A Blogging Topic That Repels Spammers

In the eternal, unwanted, ebb and flow reality that is spamming-on-the-blog, I’ve noticed something intriguing.  Posts on my main topic of interest…Dying…repel spammers.  (These posts also, unfortunately, repel readers, but let us leave that topic for a brighter day.  Sigh.)

It is oh-so curious, no?

The pattern has just recently become clear to me.  Roughly eighty-five percent of my posts involve something I’ve learned from the dying and the longer I stay on topic, the likelier the flow of spam will trickle off and die. (No pun intended.)  But when I drift off-topic and broach subjects like Arab spring, or annoying Google advertising, or Stihl gas powered pole tree pruners, the velocity of spam immediately increases at a spanking pace.

Spanking, I tell you.

Then I return to my main focus and voila!  All I have to do is write three or more dying-related posts in a row and it crushes the burgeoning torrent of spam as efficiently as Raid on roaches.  Seriously.  It’s just that good.

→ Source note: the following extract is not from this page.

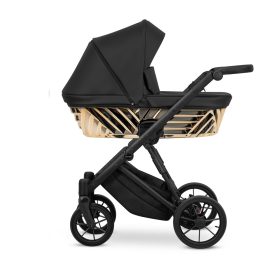 Kunert Ivento Glam - Fekete – 2. kép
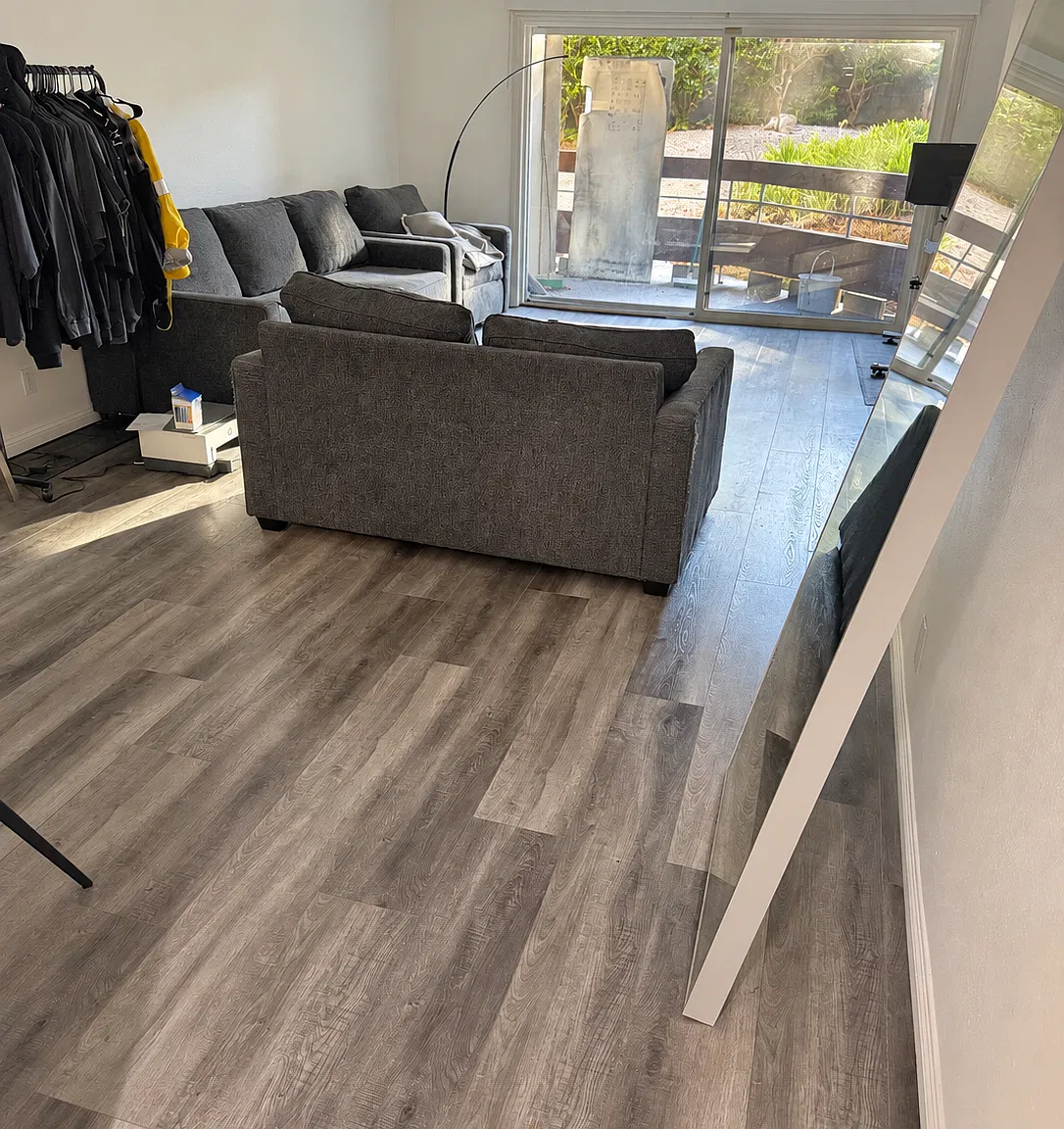 2 bed, 1200 sqft, $3,200 — Photo 3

Even I never dreamed the taboo on speaking about dying was this powerful; that spammers respond to it (in a second hand, traffic sniffing kind of way.)  Who would have thought anything was that strong?  A fascinating and, for once, entirely happy consequence of breaking said taboo.

(Image from Wikipedia)

copyright Dia Osborn 2011

How to live the best life? Look back from the future.

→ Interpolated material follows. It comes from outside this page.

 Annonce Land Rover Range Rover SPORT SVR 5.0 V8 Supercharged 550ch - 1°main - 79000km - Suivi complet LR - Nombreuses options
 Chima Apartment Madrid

Linda, a (clearly) wise and percipient fellow blogger, had this to say in her comment about my last post on writing an obituary:

“…it dawned on me one day, that all the guidance I needed for making choices in life would be to live my life the way I’d like to see it written in an obit.”

Amen.

Now I guess I just need to write an obituary for myself to figure out what, exactly, I’d like it to say.

Thanks Linda!

My posting schedule:

Now that I’ve finally crawled out from under my log and let some of you know I have a blog, I realize I should also warn you up front not to expect a cornucopia of material.  I’m not prolific.  On the contrary,  I usually only post on Fridays because I’m slow and tortured and, in my world, no post is worth publishing unless every sentence has been worried and reworked for a minimum of an hour and a half, and every word has been tried, changed, rearranged and then put back to the original at least four times.

Predictably, this leads to a lot of garbled text.

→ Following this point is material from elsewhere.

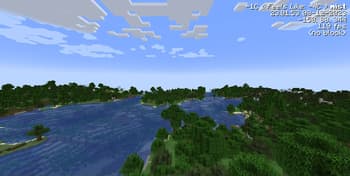 microhud screenshot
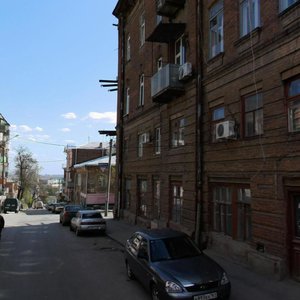 Soborniy Lane, 11, Rostov‑na‑Donu: photo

I’m therefore forced to do a panic rewrite every Friday morning after which I finally hit the publish button in much the same spirit that I depress a toilet handle.  (I’m a little repulsed by the final product, but relieved that it’s done and blessed with a new burst of energy.)  I then redouble my efforts and spend the rest of the day re-re-editing and updating the published text.

Whenever I doubt my sanity I think of E.B. White who was also obsessive.  It was his habit, after finally working up the nerve to place a finished manuscript in the mailbox, to then panic, go to the postmaster, and beg him to fish it out and give it back.  (I understand it never worked.)  Remembering this always makes me grateful that I live in an age with the option of an update button.  Less humiliation.

Viva le blogging.

(UPDATE:  I know, I’m posting on a Tuesday to announce that I post on Fridays.  Life is full of little ironies.  This is just my contribution.)